PROBLEM STATEMENT | Only the lines from the one containing "Inspecting this image" through the end of the material are to be echoed, each exactly as it appears.
——
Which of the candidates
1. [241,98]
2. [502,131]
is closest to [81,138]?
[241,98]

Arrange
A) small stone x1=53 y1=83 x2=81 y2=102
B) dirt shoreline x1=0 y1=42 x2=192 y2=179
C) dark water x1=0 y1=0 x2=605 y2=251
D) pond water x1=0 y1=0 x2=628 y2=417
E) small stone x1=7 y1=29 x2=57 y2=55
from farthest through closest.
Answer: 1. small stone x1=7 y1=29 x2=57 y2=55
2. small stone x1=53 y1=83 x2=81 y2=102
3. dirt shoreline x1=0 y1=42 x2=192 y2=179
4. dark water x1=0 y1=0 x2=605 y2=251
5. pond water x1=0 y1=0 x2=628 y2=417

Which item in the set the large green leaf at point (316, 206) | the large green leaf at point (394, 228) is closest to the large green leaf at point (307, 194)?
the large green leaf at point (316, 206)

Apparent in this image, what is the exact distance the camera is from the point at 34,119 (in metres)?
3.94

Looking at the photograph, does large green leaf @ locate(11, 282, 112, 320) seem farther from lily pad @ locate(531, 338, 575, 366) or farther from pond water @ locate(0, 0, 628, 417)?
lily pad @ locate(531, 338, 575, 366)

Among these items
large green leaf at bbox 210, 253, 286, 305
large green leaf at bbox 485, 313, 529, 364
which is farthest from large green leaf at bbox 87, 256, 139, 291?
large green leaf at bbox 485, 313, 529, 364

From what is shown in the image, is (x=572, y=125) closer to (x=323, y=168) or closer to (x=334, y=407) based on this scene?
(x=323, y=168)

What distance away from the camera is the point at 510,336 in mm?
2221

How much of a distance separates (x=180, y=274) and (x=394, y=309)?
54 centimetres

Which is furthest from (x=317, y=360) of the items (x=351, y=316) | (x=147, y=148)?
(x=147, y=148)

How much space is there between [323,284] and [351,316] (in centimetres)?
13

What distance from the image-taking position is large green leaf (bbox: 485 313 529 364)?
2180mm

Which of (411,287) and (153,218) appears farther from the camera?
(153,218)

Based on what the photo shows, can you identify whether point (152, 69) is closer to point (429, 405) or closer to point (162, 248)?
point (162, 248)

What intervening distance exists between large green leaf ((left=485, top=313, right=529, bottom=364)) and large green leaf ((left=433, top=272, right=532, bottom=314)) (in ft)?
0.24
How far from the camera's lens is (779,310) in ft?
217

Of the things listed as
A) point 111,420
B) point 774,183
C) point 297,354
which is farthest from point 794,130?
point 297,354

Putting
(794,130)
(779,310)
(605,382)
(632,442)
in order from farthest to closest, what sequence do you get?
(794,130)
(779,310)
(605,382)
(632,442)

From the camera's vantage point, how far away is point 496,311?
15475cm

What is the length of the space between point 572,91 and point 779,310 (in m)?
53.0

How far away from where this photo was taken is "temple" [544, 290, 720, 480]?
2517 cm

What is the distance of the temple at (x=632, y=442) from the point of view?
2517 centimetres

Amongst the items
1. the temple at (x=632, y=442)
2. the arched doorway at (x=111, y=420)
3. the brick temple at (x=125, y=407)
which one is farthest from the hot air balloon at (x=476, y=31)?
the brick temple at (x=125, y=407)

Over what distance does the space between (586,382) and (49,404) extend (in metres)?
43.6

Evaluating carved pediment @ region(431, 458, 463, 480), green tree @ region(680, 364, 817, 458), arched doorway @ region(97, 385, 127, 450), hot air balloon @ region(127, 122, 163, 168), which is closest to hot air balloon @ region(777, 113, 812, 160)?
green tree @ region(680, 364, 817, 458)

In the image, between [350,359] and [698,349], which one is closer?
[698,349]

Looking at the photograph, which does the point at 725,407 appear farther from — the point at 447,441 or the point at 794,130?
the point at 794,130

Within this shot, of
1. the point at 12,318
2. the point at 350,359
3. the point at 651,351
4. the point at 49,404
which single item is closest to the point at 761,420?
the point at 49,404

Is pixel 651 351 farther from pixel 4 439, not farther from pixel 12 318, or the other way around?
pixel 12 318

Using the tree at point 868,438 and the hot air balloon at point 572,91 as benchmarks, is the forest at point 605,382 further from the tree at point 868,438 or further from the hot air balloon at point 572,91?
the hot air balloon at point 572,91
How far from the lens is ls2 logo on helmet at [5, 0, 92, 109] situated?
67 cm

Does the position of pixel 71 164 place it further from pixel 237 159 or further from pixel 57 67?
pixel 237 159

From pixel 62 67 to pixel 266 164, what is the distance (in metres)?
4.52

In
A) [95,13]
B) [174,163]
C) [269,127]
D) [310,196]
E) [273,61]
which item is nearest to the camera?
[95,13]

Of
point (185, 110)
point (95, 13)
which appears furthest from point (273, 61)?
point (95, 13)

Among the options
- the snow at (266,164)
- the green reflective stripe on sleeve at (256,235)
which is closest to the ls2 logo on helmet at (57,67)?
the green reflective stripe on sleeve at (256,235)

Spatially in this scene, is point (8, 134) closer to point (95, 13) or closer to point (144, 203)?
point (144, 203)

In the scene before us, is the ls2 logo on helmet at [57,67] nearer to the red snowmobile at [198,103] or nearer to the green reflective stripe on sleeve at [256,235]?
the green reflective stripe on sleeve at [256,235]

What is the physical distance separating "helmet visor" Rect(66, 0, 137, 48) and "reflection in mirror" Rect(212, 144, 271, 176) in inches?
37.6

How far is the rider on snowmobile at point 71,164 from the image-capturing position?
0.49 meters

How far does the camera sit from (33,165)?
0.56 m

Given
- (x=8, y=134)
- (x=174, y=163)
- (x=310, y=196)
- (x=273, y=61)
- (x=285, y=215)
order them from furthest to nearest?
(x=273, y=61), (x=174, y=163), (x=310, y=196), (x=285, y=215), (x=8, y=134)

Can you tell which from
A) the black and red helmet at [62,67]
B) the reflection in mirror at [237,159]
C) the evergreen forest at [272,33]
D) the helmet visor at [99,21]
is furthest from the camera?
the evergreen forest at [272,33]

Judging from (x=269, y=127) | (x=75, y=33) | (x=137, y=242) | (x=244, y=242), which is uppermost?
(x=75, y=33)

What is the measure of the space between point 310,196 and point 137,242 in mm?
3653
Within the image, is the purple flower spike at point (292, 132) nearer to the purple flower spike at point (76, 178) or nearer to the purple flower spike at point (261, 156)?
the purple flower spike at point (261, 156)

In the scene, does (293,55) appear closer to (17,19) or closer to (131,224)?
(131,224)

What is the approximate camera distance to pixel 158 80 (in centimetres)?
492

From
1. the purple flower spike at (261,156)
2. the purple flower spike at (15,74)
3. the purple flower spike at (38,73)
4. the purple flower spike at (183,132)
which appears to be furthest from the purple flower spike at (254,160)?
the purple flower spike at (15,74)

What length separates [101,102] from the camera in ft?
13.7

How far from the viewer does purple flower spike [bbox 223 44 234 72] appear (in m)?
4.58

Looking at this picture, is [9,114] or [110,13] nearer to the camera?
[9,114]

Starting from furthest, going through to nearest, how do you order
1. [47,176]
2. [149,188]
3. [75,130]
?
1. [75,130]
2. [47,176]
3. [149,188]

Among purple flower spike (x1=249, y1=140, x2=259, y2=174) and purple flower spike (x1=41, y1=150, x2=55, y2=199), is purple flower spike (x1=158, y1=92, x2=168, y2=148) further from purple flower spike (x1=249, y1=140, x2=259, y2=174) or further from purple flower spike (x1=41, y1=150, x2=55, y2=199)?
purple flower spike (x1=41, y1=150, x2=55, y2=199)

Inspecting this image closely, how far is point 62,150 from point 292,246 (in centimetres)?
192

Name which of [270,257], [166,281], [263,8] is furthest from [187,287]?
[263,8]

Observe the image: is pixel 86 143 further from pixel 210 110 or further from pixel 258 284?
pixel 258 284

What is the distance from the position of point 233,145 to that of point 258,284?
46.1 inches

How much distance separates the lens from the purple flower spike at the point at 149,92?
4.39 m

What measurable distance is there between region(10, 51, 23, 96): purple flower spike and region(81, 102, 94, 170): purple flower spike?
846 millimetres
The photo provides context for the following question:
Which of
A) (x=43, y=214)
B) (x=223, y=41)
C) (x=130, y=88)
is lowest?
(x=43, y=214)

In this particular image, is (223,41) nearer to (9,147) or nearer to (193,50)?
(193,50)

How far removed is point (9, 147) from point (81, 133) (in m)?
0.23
——
SOLUTION FOR THIS TASK |
Inspecting this image closely, how far is point 62,150 from point 292,246 (in centimetres)?
192

Name which of [270,257], [166,281], [263,8] is furthest from [187,287]?
[263,8]

Observe the image: is pixel 86 143 further from pixel 210 110 or further from pixel 258 284?
pixel 258 284

What is the distance from the position of point 233,145 to that of point 258,284?
46.1 inches

How much distance separates the lens from the purple flower spike at the point at 149,92?
4.39 m

What measurable distance is there between region(10, 51, 23, 96): purple flower spike and region(81, 102, 94, 170): purple flower spike?
846 millimetres
The photo provides context for the following question:
Which of
A) (x=43, y=214)
B) (x=223, y=41)
C) (x=130, y=88)
is lowest?
(x=43, y=214)

In this particular image, is (223,41) nearer to (9,147) or nearer to (193,50)?
(193,50)

How far removed is point (9, 147) from point (81, 133) (in m)?
0.23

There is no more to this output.